PASSAGE TO READ:
>>>

When the dust had ettled in the early 1960s, old East Main Street, lined with burlesque houses and bars, was gone. Gone was the original Commercial Place, where stevedores and merchants traded drinks in ancient taverns while they waited for ships to unload. Gone were the central city markets, where dozens of produce, dairy, meat and fish merchants sold their wares at small stands under mammoth roofs. Gone was the city’s old Union Station near the Elizabeth River, where travelers stepped off trains into the heart of the city. Gone was the entire neighborhood of Atlantic City. Gone was the city’s oldest core, a tight web of streets dating back to the city’s founding.

<<<

RECORDS:
>>>

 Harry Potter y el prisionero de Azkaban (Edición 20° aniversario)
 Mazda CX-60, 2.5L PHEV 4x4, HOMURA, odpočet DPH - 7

<<<
>>>

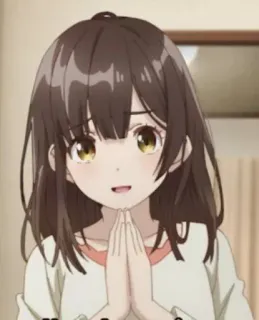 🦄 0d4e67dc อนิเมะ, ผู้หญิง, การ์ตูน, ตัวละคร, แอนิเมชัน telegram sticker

<<<

WORK REQUIRED: From the passage on the city's vanished downtown, extract the text starting at "When the dust" and ending at "the city’s founding.". The records aren't needed for this.

YOUR SOLUTION:
When the dust had ettled in the early 1960s, old East Main Street, lined with burlesque houses and bars, was gone. Gone was the original Commercial Place, where stevedores and merchants traded drinks in ancient taverns while they waited for ships to unload. Gone were the central city markets, where dozens of produce, dairy, meat and fish merchants sold their wares at small stands under mammoth roofs. Gone was the city’s old Union Station near the Elizabeth River, where travelers stepped off trains into the heart of the city. Gone was the entire neighborhood of Atlantic City. Gone was the city’s oldest core, a tight web of streets dating back to the city’s founding.